▸ Selected passage:
Many user-end applications, such as grid computing, streaming media, and storage on demand, require extensive network capability to obtain access to data, computational resources, storage resources, and other types of resources that are connected in a communication network. As communication networks have evolved, the type of applications designed to run on the network have also evolved and are expected to continue to evolve. To secure access to the resources connected by the network, the applications therefore communicate with network elements to obtain network resources to meet their requirements.

Numerous protocols have been developed to allow network elements to communicate with each other and to allow applications to communicate with network elements, several of which may be used by user applications to access resources on the networks. For example, Reservation Protocol (RSVP) may be used by Internet Protocol (IP) applications in a communication network, such as a statistical multiplexing packet based network, to reserve a portion of the available bandwidth on the data transferring route through the network. Similarly, User to Network Interface (UNI) allows an application to set up a traffic path, such as an ATM virtual circuit or an optical lightpath, over an ATM or optical transport network. However, those protocols are actual network signaling protocols, and thus are defined to be used for pre-designated purposes such as to set up a network route and/or to perform link setup and teardown. Additionally, these protocols are generally defined by one or more standard bodies to enable interaction between the network elements, and are not specifically designed to handle interactions between networks and applications. As new types of network resources continue to emerge on communication networks, the manner in which resource information is obtained and the manner in which resource utilization is obtained are important aspects to fulfilling application requests.

SUMMARY OF THE DISCLOSURE

According to an embodiment of the invention, extensible resource messaging in a communication network is provided through the creation of a flexible, extensible and secure messaging environment between user applications and network elements. User applications are represented by resource clients that request information and/or the utilization of network resources. Network elements are represented by resource agents that manage and control access to and utilization of network resources. The messaging environment is flexible, according to one embodiment of the invention, because it may be implemented as an XML-based messaging mechanism. This mechanism contains a defined XML format that can provide flexible message contexts for resource requests and responses. Thus, applications can send XML messages to request network resource reservations and network discovery queries, and networks can send XML messages to respond to the application requests.

The messaging environment is extensible, according to one embodiment of the invention, because it can introduce network resource semantics in terms of XML schemas. With the semantics, network resources can be added or removed through updating XML schemas. Thus, applications can easily use new network resources or avoid outdated network resources.

▸ Data extract:
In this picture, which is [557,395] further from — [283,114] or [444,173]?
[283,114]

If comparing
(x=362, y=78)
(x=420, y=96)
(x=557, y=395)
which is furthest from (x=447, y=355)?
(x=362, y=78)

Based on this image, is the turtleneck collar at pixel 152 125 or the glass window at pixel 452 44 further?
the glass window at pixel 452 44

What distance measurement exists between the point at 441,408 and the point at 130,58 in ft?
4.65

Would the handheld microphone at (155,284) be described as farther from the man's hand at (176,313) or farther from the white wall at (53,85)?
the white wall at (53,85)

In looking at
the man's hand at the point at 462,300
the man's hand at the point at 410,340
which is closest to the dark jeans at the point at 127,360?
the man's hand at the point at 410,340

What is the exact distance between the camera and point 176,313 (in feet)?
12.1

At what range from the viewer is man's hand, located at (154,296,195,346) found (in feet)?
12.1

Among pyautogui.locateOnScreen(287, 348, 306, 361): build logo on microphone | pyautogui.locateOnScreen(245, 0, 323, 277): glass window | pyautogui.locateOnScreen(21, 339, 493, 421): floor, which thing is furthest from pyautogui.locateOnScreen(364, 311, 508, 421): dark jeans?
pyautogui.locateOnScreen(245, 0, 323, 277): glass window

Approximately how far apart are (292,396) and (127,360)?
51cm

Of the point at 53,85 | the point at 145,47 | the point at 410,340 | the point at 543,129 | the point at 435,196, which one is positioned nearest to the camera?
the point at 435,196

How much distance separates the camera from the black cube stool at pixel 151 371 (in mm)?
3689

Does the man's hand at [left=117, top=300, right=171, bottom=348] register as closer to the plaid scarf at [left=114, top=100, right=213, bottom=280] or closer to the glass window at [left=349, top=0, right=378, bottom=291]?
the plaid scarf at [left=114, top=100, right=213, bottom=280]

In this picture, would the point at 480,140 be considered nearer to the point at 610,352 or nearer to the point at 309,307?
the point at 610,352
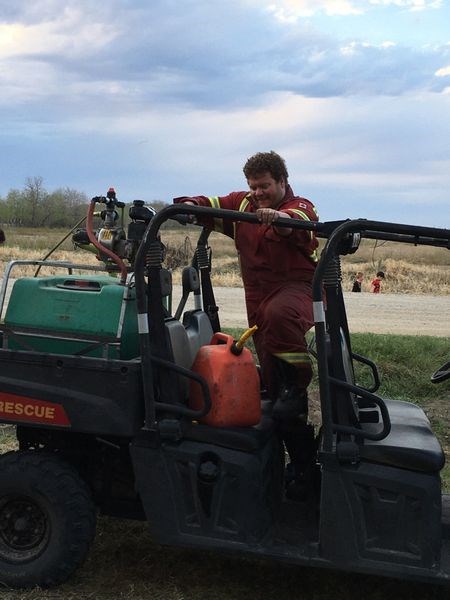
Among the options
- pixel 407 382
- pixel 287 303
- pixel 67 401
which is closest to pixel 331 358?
pixel 287 303

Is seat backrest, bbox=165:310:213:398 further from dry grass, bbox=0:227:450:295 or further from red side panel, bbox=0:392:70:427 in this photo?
dry grass, bbox=0:227:450:295

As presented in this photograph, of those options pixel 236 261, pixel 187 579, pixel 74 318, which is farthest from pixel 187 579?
pixel 236 261

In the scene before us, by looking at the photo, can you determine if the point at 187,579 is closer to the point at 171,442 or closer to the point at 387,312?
the point at 171,442

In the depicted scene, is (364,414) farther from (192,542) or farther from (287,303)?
(192,542)

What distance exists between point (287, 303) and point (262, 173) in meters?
0.64

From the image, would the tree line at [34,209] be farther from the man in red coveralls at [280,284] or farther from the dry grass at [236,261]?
the man in red coveralls at [280,284]

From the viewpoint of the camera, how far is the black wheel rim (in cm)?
373

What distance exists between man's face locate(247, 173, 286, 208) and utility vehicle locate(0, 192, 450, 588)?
0.49 meters

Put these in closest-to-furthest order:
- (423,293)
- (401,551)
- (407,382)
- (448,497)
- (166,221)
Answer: (401,551)
(166,221)
(448,497)
(407,382)
(423,293)

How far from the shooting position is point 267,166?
3916mm

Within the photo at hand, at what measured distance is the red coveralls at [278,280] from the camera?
375cm

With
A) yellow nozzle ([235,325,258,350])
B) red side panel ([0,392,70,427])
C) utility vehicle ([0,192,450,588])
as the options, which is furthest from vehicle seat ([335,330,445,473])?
red side panel ([0,392,70,427])

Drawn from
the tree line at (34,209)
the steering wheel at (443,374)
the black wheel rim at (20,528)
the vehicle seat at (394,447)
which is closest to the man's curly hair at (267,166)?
the vehicle seat at (394,447)

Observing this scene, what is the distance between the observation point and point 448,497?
13.6 feet
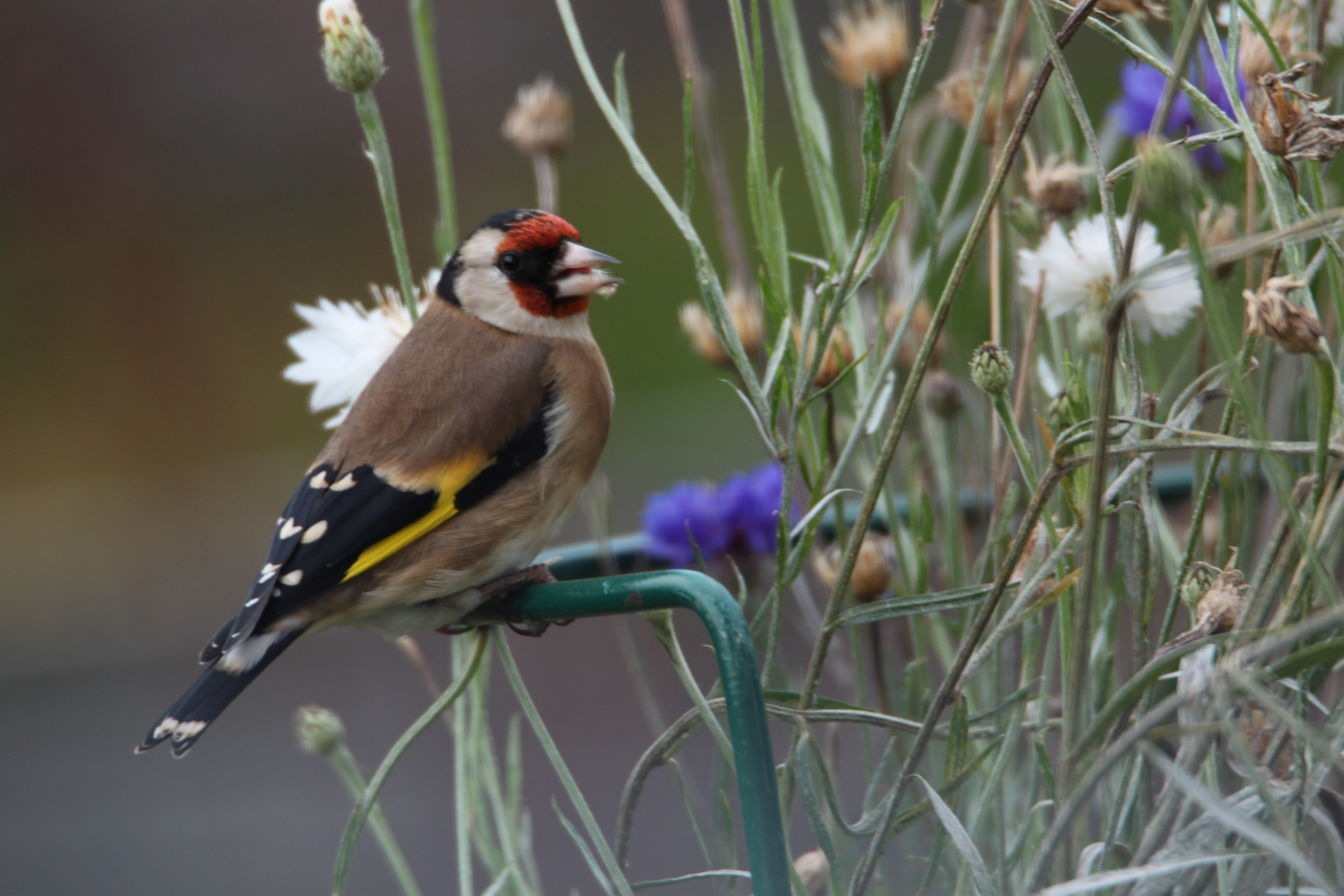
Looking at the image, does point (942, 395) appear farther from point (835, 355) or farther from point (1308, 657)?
point (1308, 657)

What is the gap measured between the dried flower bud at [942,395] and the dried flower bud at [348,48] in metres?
0.57

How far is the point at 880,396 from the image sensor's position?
1.05 m

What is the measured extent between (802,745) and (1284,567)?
0.31 m

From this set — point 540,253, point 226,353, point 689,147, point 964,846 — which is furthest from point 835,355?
point 226,353

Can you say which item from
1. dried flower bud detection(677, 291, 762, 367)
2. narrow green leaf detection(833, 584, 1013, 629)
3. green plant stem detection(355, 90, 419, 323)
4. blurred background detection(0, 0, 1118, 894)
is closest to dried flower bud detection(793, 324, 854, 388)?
dried flower bud detection(677, 291, 762, 367)

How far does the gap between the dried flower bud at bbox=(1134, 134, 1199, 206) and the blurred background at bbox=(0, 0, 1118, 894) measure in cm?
332

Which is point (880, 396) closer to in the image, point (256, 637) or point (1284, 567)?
point (1284, 567)

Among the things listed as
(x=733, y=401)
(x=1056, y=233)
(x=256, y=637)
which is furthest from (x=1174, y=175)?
(x=733, y=401)

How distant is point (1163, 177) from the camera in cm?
64

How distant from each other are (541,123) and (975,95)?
0.46 meters

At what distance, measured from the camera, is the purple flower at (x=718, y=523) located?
1.42 metres

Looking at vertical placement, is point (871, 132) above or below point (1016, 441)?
above

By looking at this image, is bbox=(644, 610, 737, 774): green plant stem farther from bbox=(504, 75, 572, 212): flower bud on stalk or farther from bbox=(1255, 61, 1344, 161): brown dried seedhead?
bbox=(504, 75, 572, 212): flower bud on stalk

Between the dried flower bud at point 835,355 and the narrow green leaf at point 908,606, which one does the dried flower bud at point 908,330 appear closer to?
the dried flower bud at point 835,355
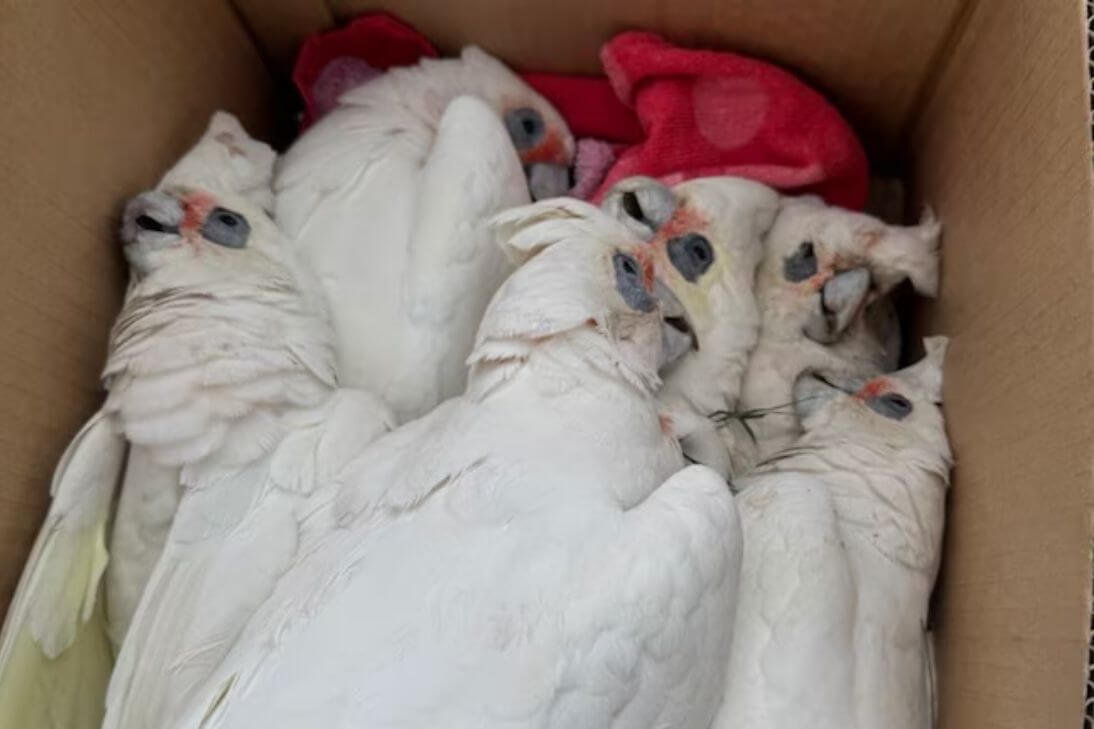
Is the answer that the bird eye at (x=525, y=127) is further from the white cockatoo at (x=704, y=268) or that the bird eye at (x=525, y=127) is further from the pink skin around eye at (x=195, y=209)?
the pink skin around eye at (x=195, y=209)

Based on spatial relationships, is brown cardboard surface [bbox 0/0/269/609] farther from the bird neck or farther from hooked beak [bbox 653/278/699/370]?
hooked beak [bbox 653/278/699/370]

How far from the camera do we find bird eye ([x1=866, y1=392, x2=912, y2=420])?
4.38 feet

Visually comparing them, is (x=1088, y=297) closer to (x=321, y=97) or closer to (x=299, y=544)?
(x=299, y=544)

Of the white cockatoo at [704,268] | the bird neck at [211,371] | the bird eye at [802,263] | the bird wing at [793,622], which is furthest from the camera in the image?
the bird eye at [802,263]

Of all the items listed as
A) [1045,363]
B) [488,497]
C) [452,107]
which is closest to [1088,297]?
[1045,363]

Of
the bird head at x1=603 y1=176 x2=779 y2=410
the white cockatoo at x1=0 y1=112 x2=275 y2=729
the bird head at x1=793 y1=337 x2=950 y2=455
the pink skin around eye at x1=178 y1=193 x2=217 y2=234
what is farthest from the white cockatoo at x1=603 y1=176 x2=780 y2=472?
the white cockatoo at x1=0 y1=112 x2=275 y2=729

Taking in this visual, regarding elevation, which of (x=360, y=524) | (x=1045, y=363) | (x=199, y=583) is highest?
(x=1045, y=363)

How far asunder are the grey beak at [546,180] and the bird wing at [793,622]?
0.64 metres

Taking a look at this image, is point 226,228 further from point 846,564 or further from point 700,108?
point 846,564

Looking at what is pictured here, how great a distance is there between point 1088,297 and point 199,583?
881mm

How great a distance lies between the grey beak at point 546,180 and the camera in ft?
5.37

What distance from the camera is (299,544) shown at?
1.16 m

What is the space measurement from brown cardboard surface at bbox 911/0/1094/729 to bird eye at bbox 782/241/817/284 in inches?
7.1

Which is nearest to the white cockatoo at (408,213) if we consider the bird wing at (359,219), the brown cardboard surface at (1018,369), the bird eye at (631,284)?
the bird wing at (359,219)
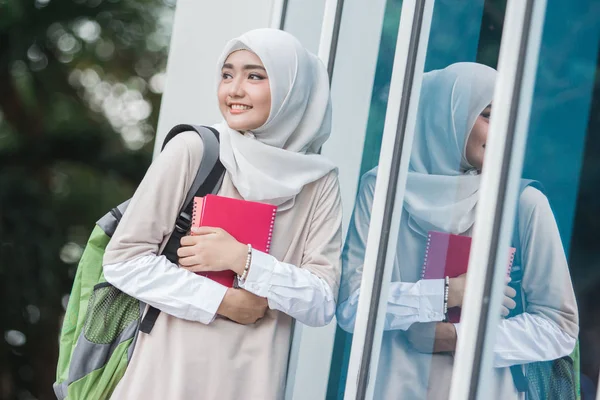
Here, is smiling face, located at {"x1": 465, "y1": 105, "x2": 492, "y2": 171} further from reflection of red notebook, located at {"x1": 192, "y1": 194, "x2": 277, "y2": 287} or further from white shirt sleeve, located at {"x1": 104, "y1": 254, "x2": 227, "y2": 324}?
white shirt sleeve, located at {"x1": 104, "y1": 254, "x2": 227, "y2": 324}

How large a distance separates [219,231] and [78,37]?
A: 647 cm

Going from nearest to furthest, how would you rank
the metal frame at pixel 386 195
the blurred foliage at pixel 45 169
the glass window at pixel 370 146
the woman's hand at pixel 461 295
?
the woman's hand at pixel 461 295 → the metal frame at pixel 386 195 → the glass window at pixel 370 146 → the blurred foliage at pixel 45 169

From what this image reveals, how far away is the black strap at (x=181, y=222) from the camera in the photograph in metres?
2.08

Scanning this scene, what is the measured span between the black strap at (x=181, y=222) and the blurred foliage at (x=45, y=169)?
218 inches

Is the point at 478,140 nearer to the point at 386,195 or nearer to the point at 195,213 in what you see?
the point at 386,195

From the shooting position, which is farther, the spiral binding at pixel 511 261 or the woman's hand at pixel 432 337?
the woman's hand at pixel 432 337

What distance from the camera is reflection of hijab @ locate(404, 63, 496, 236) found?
186 centimetres

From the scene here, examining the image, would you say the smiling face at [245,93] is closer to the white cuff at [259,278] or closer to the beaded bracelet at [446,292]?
the white cuff at [259,278]

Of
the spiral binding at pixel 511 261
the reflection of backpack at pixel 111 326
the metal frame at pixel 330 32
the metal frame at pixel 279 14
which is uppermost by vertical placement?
the metal frame at pixel 279 14

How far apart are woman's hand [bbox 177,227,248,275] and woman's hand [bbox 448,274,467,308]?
1.58 feet

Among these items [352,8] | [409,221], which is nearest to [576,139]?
[409,221]

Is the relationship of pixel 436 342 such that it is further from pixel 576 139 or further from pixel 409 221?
pixel 576 139

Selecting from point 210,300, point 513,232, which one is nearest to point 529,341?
point 513,232

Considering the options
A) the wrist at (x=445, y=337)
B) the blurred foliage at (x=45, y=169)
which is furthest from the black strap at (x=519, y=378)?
the blurred foliage at (x=45, y=169)
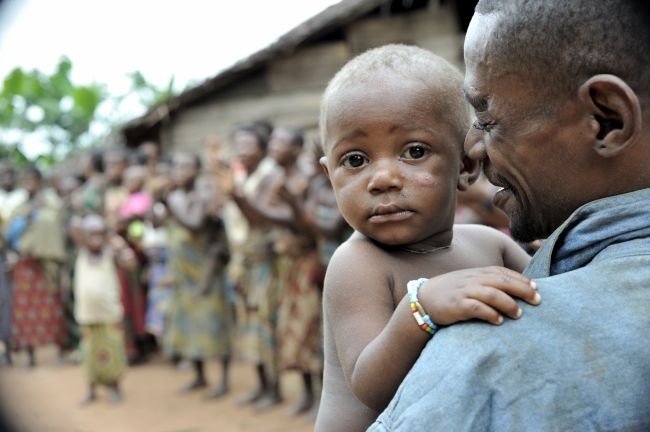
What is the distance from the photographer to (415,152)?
1.70 meters

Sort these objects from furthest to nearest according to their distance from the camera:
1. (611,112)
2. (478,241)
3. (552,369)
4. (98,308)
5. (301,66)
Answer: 1. (301,66)
2. (98,308)
3. (478,241)
4. (611,112)
5. (552,369)

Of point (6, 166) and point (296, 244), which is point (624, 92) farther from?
point (6, 166)

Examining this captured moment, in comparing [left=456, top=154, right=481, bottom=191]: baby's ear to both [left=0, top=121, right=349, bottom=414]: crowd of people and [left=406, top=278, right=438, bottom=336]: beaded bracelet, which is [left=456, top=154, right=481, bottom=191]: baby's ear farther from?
[left=0, top=121, right=349, bottom=414]: crowd of people

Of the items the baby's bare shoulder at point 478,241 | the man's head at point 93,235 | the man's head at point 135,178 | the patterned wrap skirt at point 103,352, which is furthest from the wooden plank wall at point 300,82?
the baby's bare shoulder at point 478,241

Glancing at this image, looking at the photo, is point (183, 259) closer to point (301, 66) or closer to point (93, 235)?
point (93, 235)

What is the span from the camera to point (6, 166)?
11.1 metres

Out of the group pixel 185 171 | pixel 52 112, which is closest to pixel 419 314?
pixel 185 171

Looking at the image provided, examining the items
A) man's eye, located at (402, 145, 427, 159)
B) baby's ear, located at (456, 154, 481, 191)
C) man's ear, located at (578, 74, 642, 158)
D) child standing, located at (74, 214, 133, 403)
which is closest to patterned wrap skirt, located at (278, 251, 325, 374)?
child standing, located at (74, 214, 133, 403)

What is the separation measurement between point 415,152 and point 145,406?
21.6ft

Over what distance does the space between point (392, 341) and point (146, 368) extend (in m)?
8.97

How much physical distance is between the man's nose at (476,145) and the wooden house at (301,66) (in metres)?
6.65

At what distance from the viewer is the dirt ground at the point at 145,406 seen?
6.69 m

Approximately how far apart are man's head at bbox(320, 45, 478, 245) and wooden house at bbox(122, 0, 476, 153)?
638 cm

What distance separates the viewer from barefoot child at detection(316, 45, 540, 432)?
5.29 ft
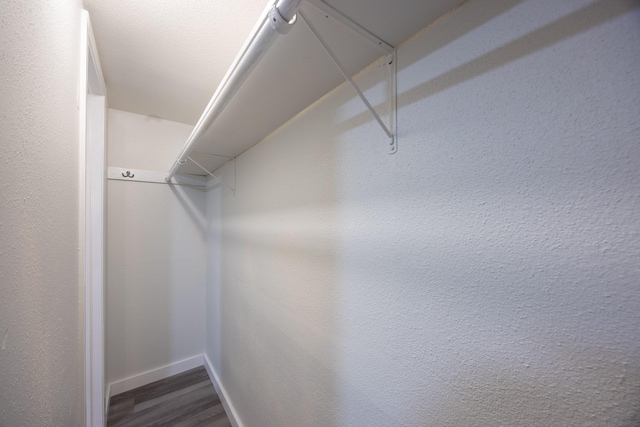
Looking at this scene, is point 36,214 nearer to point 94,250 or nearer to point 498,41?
point 498,41

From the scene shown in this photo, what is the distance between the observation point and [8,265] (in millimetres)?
347

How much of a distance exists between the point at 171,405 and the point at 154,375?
0.41 m

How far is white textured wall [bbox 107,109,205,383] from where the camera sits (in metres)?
→ 1.89

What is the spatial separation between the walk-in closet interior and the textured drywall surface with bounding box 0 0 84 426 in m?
0.15

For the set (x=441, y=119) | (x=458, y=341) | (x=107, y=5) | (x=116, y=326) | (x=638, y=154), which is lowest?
(x=116, y=326)

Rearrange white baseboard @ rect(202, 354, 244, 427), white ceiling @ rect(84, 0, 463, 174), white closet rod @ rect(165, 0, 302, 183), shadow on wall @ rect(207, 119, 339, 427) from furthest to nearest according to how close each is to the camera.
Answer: white baseboard @ rect(202, 354, 244, 427) → shadow on wall @ rect(207, 119, 339, 427) → white ceiling @ rect(84, 0, 463, 174) → white closet rod @ rect(165, 0, 302, 183)

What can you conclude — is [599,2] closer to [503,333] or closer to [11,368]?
[503,333]

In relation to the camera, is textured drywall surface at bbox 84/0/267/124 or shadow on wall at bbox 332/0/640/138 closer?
shadow on wall at bbox 332/0/640/138

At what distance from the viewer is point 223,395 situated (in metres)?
1.79

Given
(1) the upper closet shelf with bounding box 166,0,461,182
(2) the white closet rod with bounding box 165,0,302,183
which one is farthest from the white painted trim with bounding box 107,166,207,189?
(2) the white closet rod with bounding box 165,0,302,183

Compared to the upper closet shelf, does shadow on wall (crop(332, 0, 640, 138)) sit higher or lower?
lower

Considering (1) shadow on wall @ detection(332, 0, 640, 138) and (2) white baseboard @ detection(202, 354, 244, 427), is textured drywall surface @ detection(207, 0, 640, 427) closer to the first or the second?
(1) shadow on wall @ detection(332, 0, 640, 138)

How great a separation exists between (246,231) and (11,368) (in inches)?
46.2

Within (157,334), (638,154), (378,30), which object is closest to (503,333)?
(638,154)
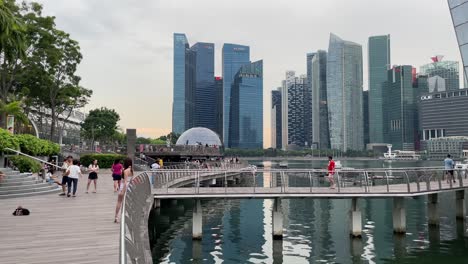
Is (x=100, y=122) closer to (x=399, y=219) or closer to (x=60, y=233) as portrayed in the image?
(x=399, y=219)

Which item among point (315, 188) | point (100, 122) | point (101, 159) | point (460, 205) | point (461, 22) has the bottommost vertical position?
point (460, 205)

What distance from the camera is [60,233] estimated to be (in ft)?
40.5

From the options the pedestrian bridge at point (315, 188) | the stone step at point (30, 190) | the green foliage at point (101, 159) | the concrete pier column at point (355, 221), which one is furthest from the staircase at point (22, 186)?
the green foliage at point (101, 159)

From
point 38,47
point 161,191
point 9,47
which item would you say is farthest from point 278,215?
point 38,47

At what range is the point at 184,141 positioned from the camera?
413 feet

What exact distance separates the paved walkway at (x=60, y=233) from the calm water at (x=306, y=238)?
646 cm

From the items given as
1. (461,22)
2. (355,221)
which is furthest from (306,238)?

▸ Task list:
a: In the network messaging passage, what represents network elements?
b: Display every line of the rows above that contains the string "hooked", treating uppercase and lowercase letters as distinct.

▸ Expected outputs:
a: Resource agents that manage and control access to and utilization of network resources.

b:
Based on spatial relationships, is brown cardboard surface [bbox 0/0/269/609] farther from the bird neck or farther from hooked beak [bbox 653/278/699/370]?
hooked beak [bbox 653/278/699/370]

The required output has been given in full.